PHP RFC: PHP_XML_OPTION_PARSE_HUGE
- Version: 0.9
- Date: 2023-09-21
- Author: Niels Dossche, nielsdos@php.net
- Status: Draft
- First Published at: https://wiki.php.net/rfc/xml_option_parse_huge
Introduction
ext/xml allows the user to parse XML in an event-driven way (SAX). The user can register callbacks to be called when certain nodes are encountered while parsing. In a sense, this is a streaming parsing model. This RFC attempts to address a feature request on the old bugtracker: https://bugs.php.net/bug.php?id=68325.
One important piece of background information is that the ext/xml extension can work with two XML parsers: either libexpat, or libxml2. The latter is the most commonly used one of the two.
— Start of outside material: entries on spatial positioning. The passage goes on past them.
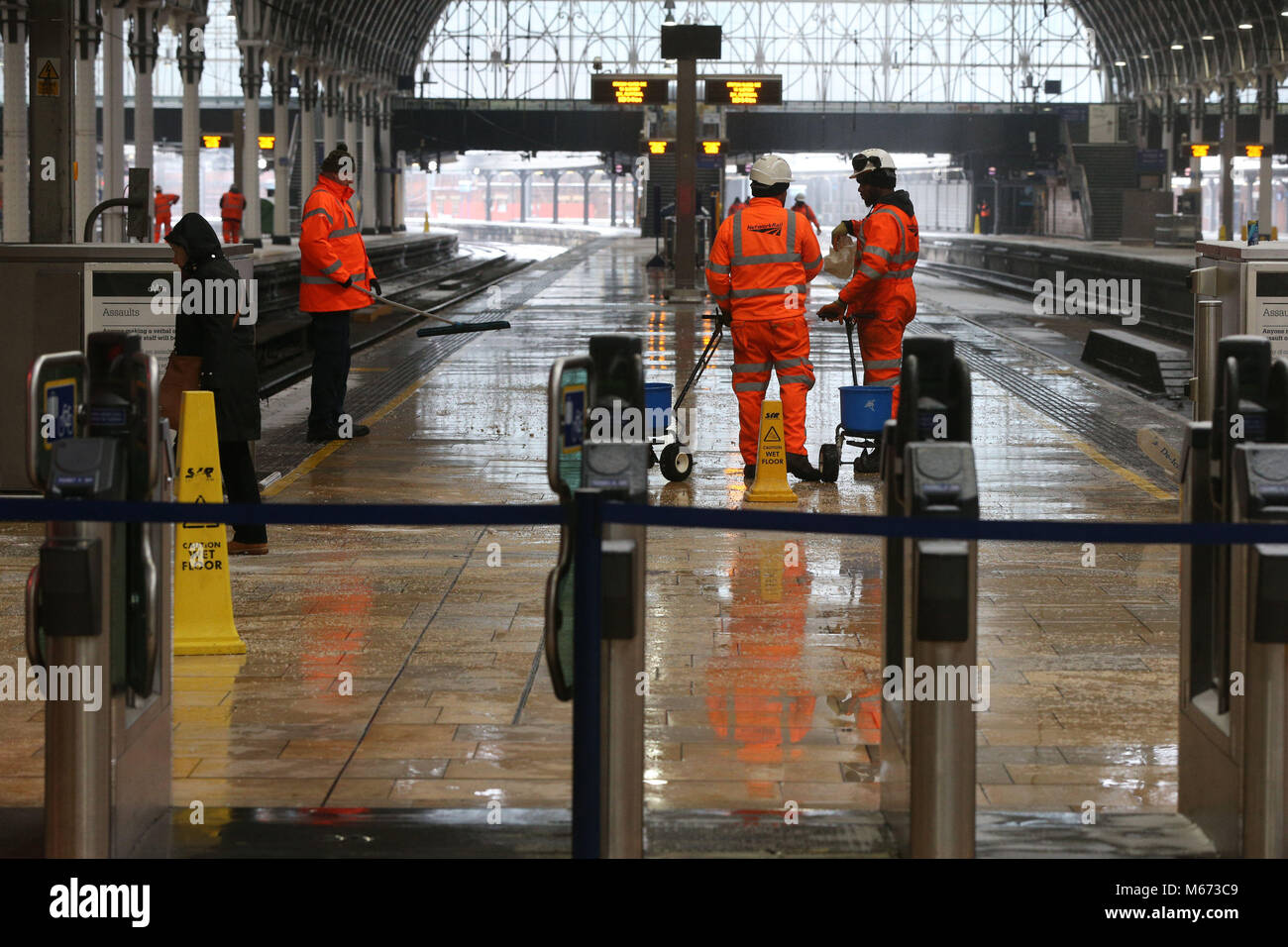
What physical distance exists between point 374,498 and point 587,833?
6.69 metres

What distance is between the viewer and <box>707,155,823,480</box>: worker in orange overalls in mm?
11180

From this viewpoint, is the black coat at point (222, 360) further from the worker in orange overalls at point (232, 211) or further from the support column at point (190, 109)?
the worker in orange overalls at point (232, 211)

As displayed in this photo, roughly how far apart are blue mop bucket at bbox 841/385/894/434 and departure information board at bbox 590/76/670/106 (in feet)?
81.3

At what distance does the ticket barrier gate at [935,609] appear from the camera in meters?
4.33

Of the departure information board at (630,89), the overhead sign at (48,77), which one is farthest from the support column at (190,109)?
the overhead sign at (48,77)

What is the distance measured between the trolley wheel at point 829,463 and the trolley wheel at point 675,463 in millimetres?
807

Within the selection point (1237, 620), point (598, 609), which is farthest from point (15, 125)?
point (1237, 620)

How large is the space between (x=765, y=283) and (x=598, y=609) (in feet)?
23.2

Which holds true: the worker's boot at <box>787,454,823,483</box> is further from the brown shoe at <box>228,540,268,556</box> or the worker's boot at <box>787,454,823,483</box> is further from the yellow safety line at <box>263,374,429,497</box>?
the brown shoe at <box>228,540,268,556</box>

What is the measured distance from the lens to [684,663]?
706cm

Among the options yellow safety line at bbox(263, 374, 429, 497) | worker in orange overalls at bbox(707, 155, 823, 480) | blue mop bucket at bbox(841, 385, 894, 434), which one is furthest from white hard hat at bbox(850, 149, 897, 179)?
yellow safety line at bbox(263, 374, 429, 497)

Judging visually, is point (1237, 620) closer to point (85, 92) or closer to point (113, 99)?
point (85, 92)

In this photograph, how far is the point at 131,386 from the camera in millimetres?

Since libxml2 2.7.6 parsing large inputs is opt-in instead of allowed by default. This is to protect against denial of service attacks. However, this broke a valid use-case of xml_parse
and xml_parse_into_struct
. Passing large documents to these methods now results in a parse error. There is a workaround for xml_parse
by parsing in chunks, but this is a bit cumbersome if the data is already in memory anyway as you'll have to split the data into chunks. Ironically, this increases memory usage instead of preventing blowing up memory usage. For the latter method, that workaround does not work as you cannot use it with chunked parsing.
This proposal aims to solve these issues by introducing a new option.
Proposal
It's possible to set parser options via xml_set_parser_option
. The idea is to add a new parser option that takes effect when libxml2 is used. The boolean option will be called XML_OPTION_PARSE_HUGE
, so that will be a new integer constant added to the global namespace. The default value is false
because that's the behaviour right now, and therefore will still protect against denial of service attacks in case of untrusted documents.
Internally, this option will pass XML_PARSE_HUGE to libxml2, allowing large documents to be parsed without resulting in a parse error. If libexpat is used, this option will do nothing as libexpat does not block loading large documents anyway.
Backward Incompatible Changes
No BC breaks unless the user defined a global constant XML_OPTION_PARSE_HUGE themselves.
Proposed PHP Version(s)
Next PHP 8.x.
RFC Impact
To SAPIs
No changes.
To Existing Extensions
It only impacts ext/xml.
To Opcache
No changes.
New Constants
Adds a single integer constant to the global namespace: XML_OPTION_PARSE_HUGE ( = 5). Intended to be used only inside ext/xml.
php.ini Defaults
No changes.
Open Issues
None yet.
Unaffected PHP Functionality
Everything outside of ext/xml.
Future Scope
None yet.
Proposed Voting Choices
One primary vote (requires 2/3 majority): add PHP_XML_OPTION_PARSE_HUGE?
Patches and Tests
Implementation: https://github.com/php/php-src/pull/12256
Implementation
After the project is implemented, this section should contain
- the version(s) it was merged into
- a link to the git commit(s)
- a link to the PHP manual entry for the feature
- a link to the language specification section (if any)
References
Links to external references, discussions or RFCs
Rejected Features
Keep this updated with features that were discussed on the mail lists.